- Exercise description:
Please format the rows, starting with the line containing "Which member among" and continuing through the end of the rows, as a two-column CSV with the columns question_text and answer, one line per row. Put each field in double quotes and replace any line breaks with spaces.
----
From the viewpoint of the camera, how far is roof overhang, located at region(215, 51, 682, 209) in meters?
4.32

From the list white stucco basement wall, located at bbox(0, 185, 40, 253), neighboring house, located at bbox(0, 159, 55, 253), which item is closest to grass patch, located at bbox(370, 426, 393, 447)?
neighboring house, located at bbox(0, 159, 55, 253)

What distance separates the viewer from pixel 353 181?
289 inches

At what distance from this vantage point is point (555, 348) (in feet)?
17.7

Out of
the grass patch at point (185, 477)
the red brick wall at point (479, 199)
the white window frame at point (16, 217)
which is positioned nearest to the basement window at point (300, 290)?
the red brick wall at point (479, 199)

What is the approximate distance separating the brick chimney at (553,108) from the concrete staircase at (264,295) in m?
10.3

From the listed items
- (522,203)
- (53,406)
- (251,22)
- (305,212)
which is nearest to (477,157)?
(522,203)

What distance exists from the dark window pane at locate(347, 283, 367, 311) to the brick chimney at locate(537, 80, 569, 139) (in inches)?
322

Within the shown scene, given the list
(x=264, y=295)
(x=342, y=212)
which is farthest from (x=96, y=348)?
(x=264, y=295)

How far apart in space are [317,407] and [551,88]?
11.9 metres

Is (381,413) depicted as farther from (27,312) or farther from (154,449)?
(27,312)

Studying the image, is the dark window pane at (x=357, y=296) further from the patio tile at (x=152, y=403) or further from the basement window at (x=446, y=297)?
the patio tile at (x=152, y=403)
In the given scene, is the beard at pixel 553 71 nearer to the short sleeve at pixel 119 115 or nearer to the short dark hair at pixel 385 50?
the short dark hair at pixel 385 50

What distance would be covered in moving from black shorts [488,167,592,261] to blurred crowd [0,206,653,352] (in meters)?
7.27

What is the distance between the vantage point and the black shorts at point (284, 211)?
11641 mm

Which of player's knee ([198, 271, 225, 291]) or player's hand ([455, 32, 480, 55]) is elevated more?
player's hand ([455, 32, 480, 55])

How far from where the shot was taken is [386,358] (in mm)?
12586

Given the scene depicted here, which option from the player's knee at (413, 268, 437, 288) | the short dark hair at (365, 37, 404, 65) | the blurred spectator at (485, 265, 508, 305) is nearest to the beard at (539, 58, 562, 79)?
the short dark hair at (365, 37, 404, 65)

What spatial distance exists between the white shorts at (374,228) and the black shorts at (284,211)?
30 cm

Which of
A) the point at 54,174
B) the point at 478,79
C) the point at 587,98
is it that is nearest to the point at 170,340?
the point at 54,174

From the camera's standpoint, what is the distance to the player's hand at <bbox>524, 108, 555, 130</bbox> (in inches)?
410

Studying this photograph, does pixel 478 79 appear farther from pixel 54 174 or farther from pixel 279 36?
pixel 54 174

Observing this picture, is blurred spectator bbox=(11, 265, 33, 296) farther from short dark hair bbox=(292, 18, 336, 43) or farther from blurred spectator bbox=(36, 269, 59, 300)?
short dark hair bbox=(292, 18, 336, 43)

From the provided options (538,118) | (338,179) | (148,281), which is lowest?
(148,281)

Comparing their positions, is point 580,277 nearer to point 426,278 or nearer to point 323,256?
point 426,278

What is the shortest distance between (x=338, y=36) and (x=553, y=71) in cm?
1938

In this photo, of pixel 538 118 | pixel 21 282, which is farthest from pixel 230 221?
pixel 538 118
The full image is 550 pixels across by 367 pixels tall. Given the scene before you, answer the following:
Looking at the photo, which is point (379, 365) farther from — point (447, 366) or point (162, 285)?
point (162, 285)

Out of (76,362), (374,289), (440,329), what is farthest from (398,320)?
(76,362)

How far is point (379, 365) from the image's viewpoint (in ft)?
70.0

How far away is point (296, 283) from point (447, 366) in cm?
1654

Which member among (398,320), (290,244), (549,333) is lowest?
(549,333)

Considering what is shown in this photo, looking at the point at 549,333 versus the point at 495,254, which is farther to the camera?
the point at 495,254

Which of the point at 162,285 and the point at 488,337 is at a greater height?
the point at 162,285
----
- Response:
question_text,answer
"Which member among (398,320), (290,244), (549,333) is lowest?","(549,333)"
"Considering what is shown in this photo, looking at the point at 549,333 versus the point at 495,254, which is farther to the camera?","the point at 495,254"
"Which of the point at 162,285 and the point at 488,337 is at a greater height?","the point at 162,285"